Work required - The article on director liability quotes the court on when the corporate veil can be lifted. List every situation it gives in which courts can lift the corporate veil.

Text segment -

· · · ·

Monday, September 16, 2013

Director 'may' be held liable for the penalty imposed upon the Company

Today, Delhi High Court has pronounced a judgment (Ved Prakash v. Union of India & Ors.) wherein an issue, regarding the liability of director for the acts of the company, had arisen. One significant question that had arisen in the petition was - whether the penalty imposed upon the Company can be recovered from its Directors?

Facts: The petitioner, in the instant case, claimed to be the Director of M/s. Hitkari China Limited (“Company”). The Company, in 1997, received an advance licence for import of certain goods subject to the condition that the company would fulfil the export obligations of Rs. 1,24,25,099/-. Since the company failed to discharge this obligation of export, a penalty of Rs. 2,51,81,335/- was imposed on it. When penalty was not paid, a recovery notice was sent to the Govt. of NCT which, in turn (via. Asst. Collector), issued a notice to four persons (including the petitioner) requiring them to deposit the amount of Rs. 2,51,81,335/-. It is this notice against which the petitioner filed this writ petition before the Delhi High Court.


Issues and Finding of the Court

Section 11 of the Foreign Trade (Development and Regulation) Act, 1992 (“Act”) provides that no export or import shall be made except in accordance with the provisions of the Act. Further, Section 11 also makes one liable who makes or abets or attempts to make any export or import in contravention of any provision of this Act or any rules or orders made thereunder or the export and import policy. Section 14 of the Act requires that no order of penalty or of adjudication of confiscation shall be made unless an opportunity of representation has provided to the concerned person. In the light of these provisions, it had to be decided  in the instant case whether the directors of the company can be made liable.

In the judgment, High Court noted that no penalty could have been served on the petition in the absence of a mandatory notice under Section 14 of the Act. The court held that, since the impugned notice did not propose to impose any penalty on the directors, it cannot be construed as a notice to the directors. As regards the question whether the penalty can be recovered from the petitioner, the court first discussed the general principle of separate identity of a company and the principle that directors are normally not responsible for the acts of the company. However, it was also observed by the High Court that the courts, in certain situations, lift the corporate veil [This is an established principle now]. It was observed by the Court that:

                                       “No doubt, a company being an independent entity ordinarily, the directors of the company are not liable to discharge the liabilities of the company.  However, in  certain  cases,  the  Courts  can  lift  the  corporate veil, inter alia, in the cases where a) the Statute itself contemplates such lifting; b) fraud or improper conduct is intended to be prevented and; c) where a taxing statute or a beneficial statute is sought to be evaded. The nature  of  the impugned  conduct,  the extent of  public interest involved and  effect  on  the  effected  parties  would  be  amongst  the  relevant considerations, while deciding whether to lift the corporate veil or not.”

· · · ·

Provided data -
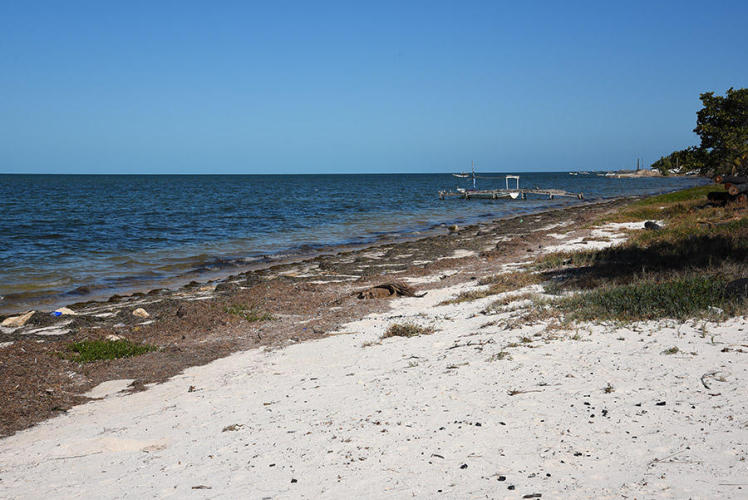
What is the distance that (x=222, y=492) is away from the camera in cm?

· · · ·

Response -
- The statute itself contemplates such lifting.
- Fraud or improper conduct is intended to be prevented.
- A taxing statute or a beneficial statute is sought to be evaded.